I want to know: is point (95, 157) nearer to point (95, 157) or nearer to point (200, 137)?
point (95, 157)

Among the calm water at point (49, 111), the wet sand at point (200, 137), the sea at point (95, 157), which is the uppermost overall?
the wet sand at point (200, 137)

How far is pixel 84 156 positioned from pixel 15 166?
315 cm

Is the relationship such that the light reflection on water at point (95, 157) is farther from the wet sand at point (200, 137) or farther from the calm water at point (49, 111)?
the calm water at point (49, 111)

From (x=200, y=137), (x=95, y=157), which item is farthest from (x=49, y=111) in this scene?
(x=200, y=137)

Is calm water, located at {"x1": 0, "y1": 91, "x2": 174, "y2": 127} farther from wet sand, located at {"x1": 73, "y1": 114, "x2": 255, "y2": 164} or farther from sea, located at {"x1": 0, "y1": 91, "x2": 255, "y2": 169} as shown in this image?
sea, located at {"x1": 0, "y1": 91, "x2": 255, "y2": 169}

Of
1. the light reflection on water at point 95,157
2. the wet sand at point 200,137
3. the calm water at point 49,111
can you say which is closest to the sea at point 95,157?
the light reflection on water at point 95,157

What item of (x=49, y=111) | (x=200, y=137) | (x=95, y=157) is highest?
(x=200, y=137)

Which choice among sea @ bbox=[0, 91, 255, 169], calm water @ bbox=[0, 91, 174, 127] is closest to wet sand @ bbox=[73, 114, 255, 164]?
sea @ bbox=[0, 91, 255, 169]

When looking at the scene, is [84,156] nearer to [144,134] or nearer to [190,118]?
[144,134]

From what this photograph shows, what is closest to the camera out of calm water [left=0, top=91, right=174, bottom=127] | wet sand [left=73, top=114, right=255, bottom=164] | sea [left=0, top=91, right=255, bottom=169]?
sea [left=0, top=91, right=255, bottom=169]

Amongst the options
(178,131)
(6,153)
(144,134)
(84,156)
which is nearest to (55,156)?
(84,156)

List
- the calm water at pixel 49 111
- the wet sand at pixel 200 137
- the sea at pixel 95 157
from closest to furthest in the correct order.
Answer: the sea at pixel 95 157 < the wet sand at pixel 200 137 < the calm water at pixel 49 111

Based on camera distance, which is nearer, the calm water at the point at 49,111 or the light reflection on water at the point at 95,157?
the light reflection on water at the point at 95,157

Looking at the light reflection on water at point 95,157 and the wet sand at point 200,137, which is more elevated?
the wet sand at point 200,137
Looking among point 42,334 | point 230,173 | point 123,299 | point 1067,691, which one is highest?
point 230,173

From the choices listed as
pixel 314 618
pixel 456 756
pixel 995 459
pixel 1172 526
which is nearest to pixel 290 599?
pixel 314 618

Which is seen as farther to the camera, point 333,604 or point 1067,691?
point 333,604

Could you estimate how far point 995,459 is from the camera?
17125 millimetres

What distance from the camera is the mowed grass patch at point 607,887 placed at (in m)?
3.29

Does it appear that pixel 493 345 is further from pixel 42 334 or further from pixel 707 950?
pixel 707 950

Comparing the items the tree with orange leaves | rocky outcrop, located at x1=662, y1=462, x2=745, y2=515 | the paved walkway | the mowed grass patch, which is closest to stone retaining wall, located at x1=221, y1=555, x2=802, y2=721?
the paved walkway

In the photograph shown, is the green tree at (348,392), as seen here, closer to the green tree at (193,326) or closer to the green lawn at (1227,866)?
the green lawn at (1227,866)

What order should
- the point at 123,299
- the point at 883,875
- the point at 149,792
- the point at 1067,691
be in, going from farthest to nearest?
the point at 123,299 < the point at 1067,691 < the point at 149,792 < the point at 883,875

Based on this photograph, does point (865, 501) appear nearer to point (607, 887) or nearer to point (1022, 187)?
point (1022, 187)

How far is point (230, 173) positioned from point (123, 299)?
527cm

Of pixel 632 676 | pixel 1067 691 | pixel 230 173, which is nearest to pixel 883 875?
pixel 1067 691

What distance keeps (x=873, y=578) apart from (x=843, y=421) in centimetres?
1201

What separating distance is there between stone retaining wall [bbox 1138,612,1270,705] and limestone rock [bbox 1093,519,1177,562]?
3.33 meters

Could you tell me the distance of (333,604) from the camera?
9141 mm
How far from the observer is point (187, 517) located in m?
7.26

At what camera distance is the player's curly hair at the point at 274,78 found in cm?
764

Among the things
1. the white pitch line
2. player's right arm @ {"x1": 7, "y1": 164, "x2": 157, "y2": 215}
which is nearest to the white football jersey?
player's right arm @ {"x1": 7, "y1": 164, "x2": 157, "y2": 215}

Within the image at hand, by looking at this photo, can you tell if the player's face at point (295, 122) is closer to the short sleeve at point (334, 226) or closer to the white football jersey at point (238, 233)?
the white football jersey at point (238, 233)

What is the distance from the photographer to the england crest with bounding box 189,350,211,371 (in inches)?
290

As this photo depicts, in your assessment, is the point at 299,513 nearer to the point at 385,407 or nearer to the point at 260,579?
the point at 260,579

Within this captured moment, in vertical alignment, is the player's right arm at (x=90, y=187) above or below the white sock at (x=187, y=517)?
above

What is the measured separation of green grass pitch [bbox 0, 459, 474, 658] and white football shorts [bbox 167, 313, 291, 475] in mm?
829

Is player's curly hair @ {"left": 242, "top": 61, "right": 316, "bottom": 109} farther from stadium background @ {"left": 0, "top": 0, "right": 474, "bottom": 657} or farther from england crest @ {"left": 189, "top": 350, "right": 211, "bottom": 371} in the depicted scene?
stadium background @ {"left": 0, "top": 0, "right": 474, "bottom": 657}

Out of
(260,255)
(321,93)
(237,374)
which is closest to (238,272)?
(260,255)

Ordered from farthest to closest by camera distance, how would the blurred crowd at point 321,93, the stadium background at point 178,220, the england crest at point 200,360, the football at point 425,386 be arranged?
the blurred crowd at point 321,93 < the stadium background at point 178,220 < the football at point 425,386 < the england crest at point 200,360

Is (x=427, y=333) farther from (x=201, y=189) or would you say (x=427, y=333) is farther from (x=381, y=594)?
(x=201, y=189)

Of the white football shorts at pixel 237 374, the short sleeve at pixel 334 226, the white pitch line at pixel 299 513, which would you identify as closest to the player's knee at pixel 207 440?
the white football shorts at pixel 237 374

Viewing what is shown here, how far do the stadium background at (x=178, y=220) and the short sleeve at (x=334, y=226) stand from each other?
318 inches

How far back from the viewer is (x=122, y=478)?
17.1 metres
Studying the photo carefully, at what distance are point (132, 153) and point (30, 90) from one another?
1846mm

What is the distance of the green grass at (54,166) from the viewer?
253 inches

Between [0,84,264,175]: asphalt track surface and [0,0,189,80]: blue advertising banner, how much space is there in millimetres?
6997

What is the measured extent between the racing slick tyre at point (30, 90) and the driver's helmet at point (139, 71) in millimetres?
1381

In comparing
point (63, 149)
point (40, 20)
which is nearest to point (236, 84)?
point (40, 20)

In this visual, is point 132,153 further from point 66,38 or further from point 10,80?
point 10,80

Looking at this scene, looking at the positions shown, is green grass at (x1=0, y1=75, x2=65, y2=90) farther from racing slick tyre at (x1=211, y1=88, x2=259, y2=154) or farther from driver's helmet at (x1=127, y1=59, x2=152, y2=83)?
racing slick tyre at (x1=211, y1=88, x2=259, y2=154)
——
WORUM ES GEHT
Gib sämtliche Zeilen der obigen Einträge wortgetreu und in derselben Reihenfolge zurück.

DIE ANTWORT
I want to know: is point (95, 157) nearer to point (95, 157) or nearer to point (200, 137)?
point (95, 157)

Among the calm water at point (49, 111), the wet sand at point (200, 137), the sea at point (95, 157), which is the uppermost overall?
the wet sand at point (200, 137)

How far is pixel 84 156 positioned from pixel 15 166?
315 cm

Is the relationship such that the light reflection on water at point (95, 157) is farther from the wet sand at point (200, 137) or farther from the calm water at point (49, 111)?
the calm water at point (49, 111)

From (x=200, y=137), (x=95, y=157), which item is farthest from (x=49, y=111) in this scene?
(x=200, y=137)

Is calm water, located at {"x1": 0, "y1": 91, "x2": 174, "y2": 127} farther from wet sand, located at {"x1": 73, "y1": 114, "x2": 255, "y2": 164} or farther from sea, located at {"x1": 0, "y1": 91, "x2": 255, "y2": 169} as shown in this image?
sea, located at {"x1": 0, "y1": 91, "x2": 255, "y2": 169}

Of
1. the light reflection on water at point 95,157
2. the wet sand at point 200,137
3. the calm water at point 49,111
can you say which is closest to the sea at point 95,157?
the light reflection on water at point 95,157

What item of (x=49, y=111) | (x=200, y=137) | (x=95, y=157) is highest?
(x=200, y=137)

Which choice among sea @ bbox=[0, 91, 255, 169], calm water @ bbox=[0, 91, 174, 127] is closest to wet sand @ bbox=[73, 114, 255, 164]?
sea @ bbox=[0, 91, 255, 169]

When looking at the scene, is [84,156] nearer to [144,134] or nearer to [190,118]?
[144,134]

From what this photograph shows, what is closest to the camera out of calm water [left=0, top=91, right=174, bottom=127] | wet sand [left=73, top=114, right=255, bottom=164] | sea [left=0, top=91, right=255, bottom=169]?
sea [left=0, top=91, right=255, bottom=169]

Amongst the options
(178,131)
(6,153)
(144,134)
(84,156)
which is nearest to (55,156)?
(84,156)

List
- the calm water at pixel 49 111
- the wet sand at pixel 200 137
- the sea at pixel 95 157
from closest to furthest in the correct order.
Answer: the sea at pixel 95 157 < the wet sand at pixel 200 137 < the calm water at pixel 49 111

Based on camera distance, which is nearer, the calm water at the point at 49,111 or the light reflection on water at the point at 95,157?
the light reflection on water at the point at 95,157

Looking at the light reflection on water at point 95,157 and the wet sand at point 200,137, which is more elevated?
the wet sand at point 200,137
Looking among point 42,334 | point 230,173 | point 123,299 | point 1067,691, which one is highest?
point 230,173

From the choices listed as
pixel 314 618
pixel 456 756
pixel 995 459
pixel 1172 526
which is nearest to pixel 290 599?
pixel 314 618

Which is seen as farther to the camera, point 333,604 or point 1067,691?
point 333,604

Could you estimate how far point 995,459 is from the camera?
17125 millimetres

What distance from the camera is the mowed grass patch at point 607,887 placed at (in m)?
3.29

Does it appear that pixel 493 345 is further from pixel 42 334 or further from pixel 707 950?
pixel 707 950

Comparing the items the tree with orange leaves | rocky outcrop, located at x1=662, y1=462, x2=745, y2=515 | the paved walkway | the mowed grass patch, which is closest to stone retaining wall, located at x1=221, y1=555, x2=802, y2=721?
the paved walkway

In the photograph shown, is the green tree at (348,392), as seen here, closer to the green tree at (193,326) or closer to the green lawn at (1227,866)?
the green lawn at (1227,866)

What order should
- the point at 123,299
- the point at 883,875
- the point at 149,792
- the point at 1067,691
be in, going from farthest to nearest?
the point at 123,299 < the point at 1067,691 < the point at 149,792 < the point at 883,875

Based on this photograph, does point (865, 501) appear nearer to point (607, 887) or nearer to point (1022, 187)?
point (1022, 187)

How far is point (230, 173) positioned from point (123, 299)?
527cm

Of pixel 632 676 | pixel 1067 691 | pixel 230 173, which is nearest to pixel 883 875?
pixel 1067 691

What distance keeps (x=873, y=578) apart from (x=843, y=421) in centimetres?
1201

What separating distance is there between stone retaining wall [bbox 1138,612,1270,705] and limestone rock [bbox 1093,519,1177,562]?
3.33 meters

Could you tell me the distance of (333,604) from the camera?
9141 mm
How far from the observer is point (187, 517) located in m?
7.26

At what camera distance is the player's curly hair at the point at 274,78 found in cm?
764

Among the things
1. the white pitch line
2. player's right arm @ {"x1": 7, "y1": 164, "x2": 157, "y2": 215}
which is nearest to the white football jersey?
player's right arm @ {"x1": 7, "y1": 164, "x2": 157, "y2": 215}

Within the image at hand, by looking at this photo, can you tell if the player's face at point (295, 122) is closer to the short sleeve at point (334, 226) or closer to the white football jersey at point (238, 233)?
the white football jersey at point (238, 233)

What is the distance from the photographer to the england crest with bounding box 189,350,211,371 (in inches)?
290

As this photo depicts, in your assessment, is the point at 299,513 nearer to the point at 385,407 or nearer to the point at 260,579?
the point at 260,579

Within this captured moment, in vertical alignment, is the player's right arm at (x=90, y=187) above or below the white sock at (x=187, y=517)?
above

What is the measured separation of green grass pitch [bbox 0, 459, 474, 658] and white football shorts [bbox 167, 313, 291, 475] in mm?
829

Is player's curly hair @ {"left": 242, "top": 61, "right": 316, "bottom": 109} farther from stadium background @ {"left": 0, "top": 0, "right": 474, "bottom": 657} or farther from england crest @ {"left": 189, "top": 350, "right": 211, "bottom": 371} in the depicted scene?
stadium background @ {"left": 0, "top": 0, "right": 474, "bottom": 657}

Out of
(260,255)
(321,93)
(237,374)
which is closest to (238,272)?
(260,255)

Ordered from farthest to closest by camera distance, how would the blurred crowd at point 321,93, the stadium background at point 178,220, the england crest at point 200,360, the football at point 425,386 be arranged?
the blurred crowd at point 321,93 < the stadium background at point 178,220 < the football at point 425,386 < the england crest at point 200,360

Is (x=427, y=333) farther from (x=201, y=189) or would you say (x=427, y=333) is farther from (x=381, y=594)?
(x=201, y=189)

Of the white football shorts at pixel 237 374, the short sleeve at pixel 334 226, the white pitch line at pixel 299 513, which would you identify as closest to the player's knee at pixel 207 440?
the white football shorts at pixel 237 374

Viewing what is shown here, how far do the stadium background at (x=178, y=220) and the short sleeve at (x=334, y=226) stand from each other?
318 inches

How far back from the viewer is (x=122, y=478)?
17.1 metres
Studying the photo carefully, at what distance are point (132, 153) and point (30, 90) from one another?
1846mm

What is the distance of the green grass at (54,166) from the viewer?
253 inches

Between [0,84,264,175]: asphalt track surface and [0,0,189,80]: blue advertising banner, how much space is there in millimetres?
6997

What is the measured extent between the racing slick tyre at point (30, 90) and the driver's helmet at point (139, 71) in millimetres?
1381

In comparing
point (63, 149)
point (40, 20)
which is nearest to point (236, 84)?
point (40, 20)

In this visual, is point 132,153 further from point 66,38 or further from point 10,80?
point 10,80

Looking at this scene, looking at the positions shown, is green grass at (x1=0, y1=75, x2=65, y2=90) farther from racing slick tyre at (x1=211, y1=88, x2=259, y2=154) or farther from driver's helmet at (x1=127, y1=59, x2=152, y2=83)?
racing slick tyre at (x1=211, y1=88, x2=259, y2=154)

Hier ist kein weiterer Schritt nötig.